Supplied text

========================================

Dr. Anna Penn uses a microscope

New model mimics persistent interneuron loss seen in prematurity

Dr. Anna Penn uses a microscope

Children’s research-clinicians created a novel preclinical model that mimics the persistent interneuron loss seen in preterm human infants, identifying interneuron subtypes that could become future therapeutic targets to prevent or lessen neurodevelopmental risks.

Research-clinicians at Children’s National Health System have created a novel preclinical model that mimics the persistent interneuron loss seen in preterm human infants, identifying interneuron subtypes that could become future therapeutic targets to prevent or lessen neurodevelopmental risks, the team reports Jan. 31, 2019, in eNeuro. The open access journal for Society for Neuroscience recognized the team’s paper as its “featured” article.

In the prefrontal cortex (PFC) of infants born preterm, there are decreased somatostatin and calbindin interneurons seen in upper cortical layers in infants who survived for a few months after preterm birth. This neuronal damage was mimicked in an experimental model of preterm brain injury in the PFC, but only when the newborn experimental models had first experienced a combination of prenatal maternal immune activation and postnatal chronic sublethal hypoxia. Neither neuronal insult on its own produced the pattern of interneuron loss in the upper cortical layers observed in humans, the research team finds.

========================================

Records shown
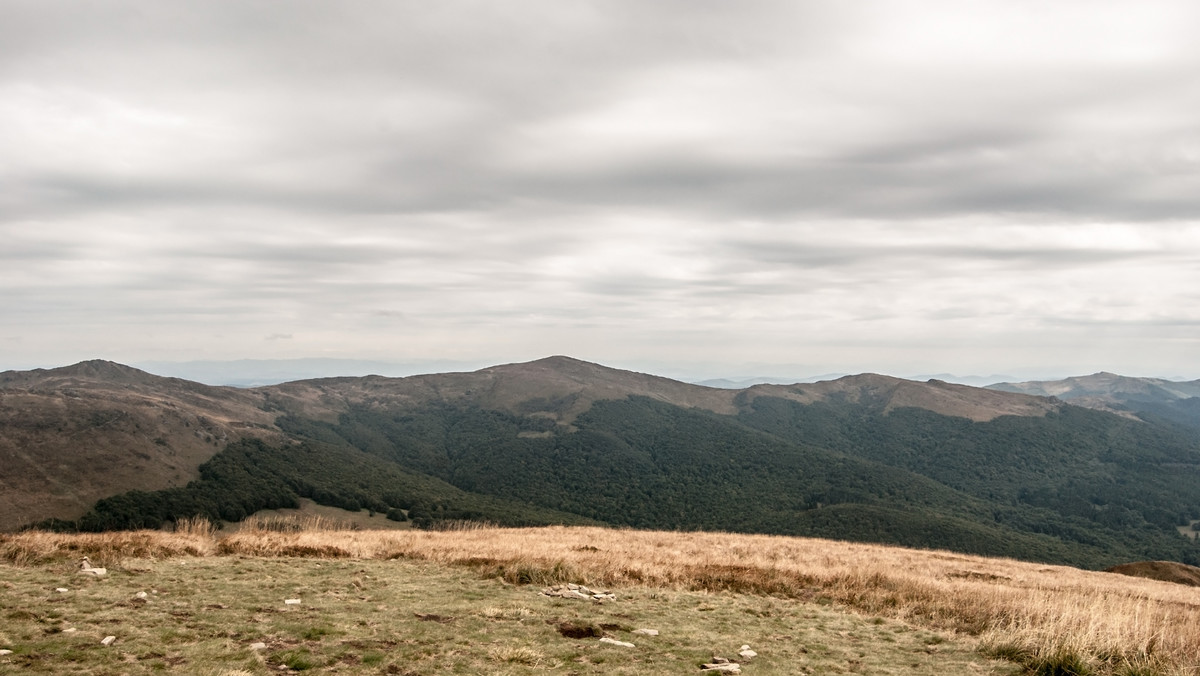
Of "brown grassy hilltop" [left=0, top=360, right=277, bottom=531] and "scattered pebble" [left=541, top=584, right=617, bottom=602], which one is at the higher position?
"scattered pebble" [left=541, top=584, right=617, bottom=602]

========================================

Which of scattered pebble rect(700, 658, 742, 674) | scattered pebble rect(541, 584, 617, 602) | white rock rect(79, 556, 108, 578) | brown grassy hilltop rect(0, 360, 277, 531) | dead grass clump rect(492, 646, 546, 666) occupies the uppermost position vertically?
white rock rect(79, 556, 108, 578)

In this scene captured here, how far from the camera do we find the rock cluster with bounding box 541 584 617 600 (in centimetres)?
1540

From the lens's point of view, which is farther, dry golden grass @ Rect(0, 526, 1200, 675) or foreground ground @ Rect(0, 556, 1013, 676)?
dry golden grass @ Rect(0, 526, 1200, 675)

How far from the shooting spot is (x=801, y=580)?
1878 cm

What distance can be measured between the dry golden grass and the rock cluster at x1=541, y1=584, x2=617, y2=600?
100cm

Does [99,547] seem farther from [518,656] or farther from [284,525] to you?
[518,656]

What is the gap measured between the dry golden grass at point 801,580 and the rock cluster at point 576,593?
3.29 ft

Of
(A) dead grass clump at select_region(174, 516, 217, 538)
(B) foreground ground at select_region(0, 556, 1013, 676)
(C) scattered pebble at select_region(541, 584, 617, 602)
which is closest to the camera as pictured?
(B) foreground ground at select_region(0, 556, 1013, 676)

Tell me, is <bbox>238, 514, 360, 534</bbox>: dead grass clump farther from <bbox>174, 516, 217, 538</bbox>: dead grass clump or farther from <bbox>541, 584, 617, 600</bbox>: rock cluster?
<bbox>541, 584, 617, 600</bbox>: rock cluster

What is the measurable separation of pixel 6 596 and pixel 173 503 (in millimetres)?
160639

========================================

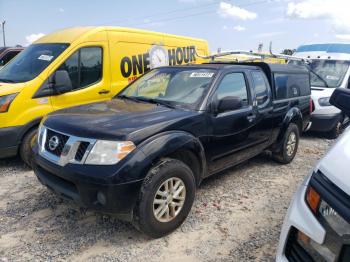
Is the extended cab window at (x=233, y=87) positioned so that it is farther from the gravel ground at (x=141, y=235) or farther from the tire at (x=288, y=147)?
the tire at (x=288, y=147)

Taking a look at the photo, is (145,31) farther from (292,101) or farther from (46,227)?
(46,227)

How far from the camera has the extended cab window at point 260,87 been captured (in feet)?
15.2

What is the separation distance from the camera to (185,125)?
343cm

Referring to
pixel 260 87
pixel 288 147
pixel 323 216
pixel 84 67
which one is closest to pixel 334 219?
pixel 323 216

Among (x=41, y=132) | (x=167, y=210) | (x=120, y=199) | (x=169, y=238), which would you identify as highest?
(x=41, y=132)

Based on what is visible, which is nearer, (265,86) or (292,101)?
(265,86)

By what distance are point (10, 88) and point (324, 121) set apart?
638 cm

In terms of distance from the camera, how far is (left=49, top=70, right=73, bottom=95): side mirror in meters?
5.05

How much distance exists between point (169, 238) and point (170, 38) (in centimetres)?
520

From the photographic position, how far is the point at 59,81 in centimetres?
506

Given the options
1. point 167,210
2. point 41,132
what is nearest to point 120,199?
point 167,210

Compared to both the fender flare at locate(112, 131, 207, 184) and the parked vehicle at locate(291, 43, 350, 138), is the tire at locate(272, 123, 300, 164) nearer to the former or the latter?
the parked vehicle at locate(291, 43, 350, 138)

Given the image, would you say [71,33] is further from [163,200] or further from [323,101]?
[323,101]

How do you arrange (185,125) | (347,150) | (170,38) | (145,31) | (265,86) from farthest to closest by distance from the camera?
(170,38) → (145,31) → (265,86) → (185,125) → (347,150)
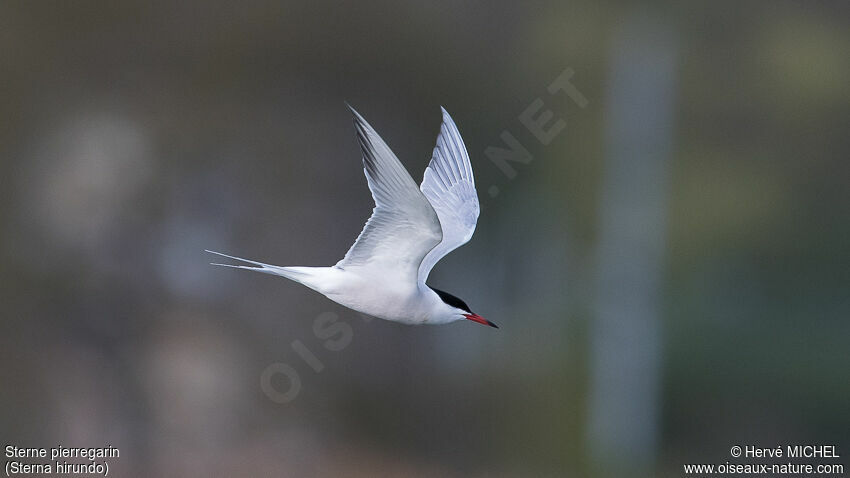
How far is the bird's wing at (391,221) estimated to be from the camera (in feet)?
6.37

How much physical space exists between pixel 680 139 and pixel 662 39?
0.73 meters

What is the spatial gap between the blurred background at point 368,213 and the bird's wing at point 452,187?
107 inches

========================================

Task set
1. Rewrite the paragraph of the article on preterm interneuron loss beginning "In the prefrontal cortex (PFC)" as a shorter bulleted list that keeps its main facts.
2. Pick up the article on preterm interneuron loss after its last sentence and continue it.

Task answers
1.
- Infants born preterm who survived a few months after birth show fewer somatostatin and calbindin interneurons in the upper cortical layers of the prefrontal cortex (PFC).
- An experimental model of preterm brain injury reproduced this PFC damage only when newborn models had first experienced both prenatal maternal immune activation and postnatal chronic sublethal hypoxia.
- Neither insult alone produced the upper-layer interneuron loss seen in humans.

2.
“These combined insults lead to long-term neurobehavioral deficits that mimic what we see in human infants who are born extremely preterm,” says Anna Penn, M.D., Ph.D., a neonatologist in the Division of Neonatology and the Fetal Medicine Institute and a developmental neuroscientist at Children’s National Health System, and senior study author. “Future success in preventing neuronal damage in newborns relies on having accurate experimental models of preterm brain injury and well-defined outcome measures that can be examined in young infants and experimental models of the same developmental stage.”

According to the Centers for Disease Control and Prevention 1 in 10 infants is born preterm, before the 37th week of pregnancy. Many of these preterm births result from infection or inflammation in utero. After delivery, many infants experience other health challenges, like respiratory failure. These multi-hits can exacerbate brain damage.

Prematurity is associated with significantly increased risk of neurobehavioral pathologies, including autism spectrum disorder and schizophrenia. In both psychiatric disorders, the prefrontal cortex inhibitory circuit is disrupted due to alterations of gamma-aminobutyric acid (GABA) interneurons in a brain region involved in working memory and social cognition.

Cortical interneurons are created and migrate late in pregnancy and early infancy. That timing leaves them particularly vulnerable to insults, such as preterm birth.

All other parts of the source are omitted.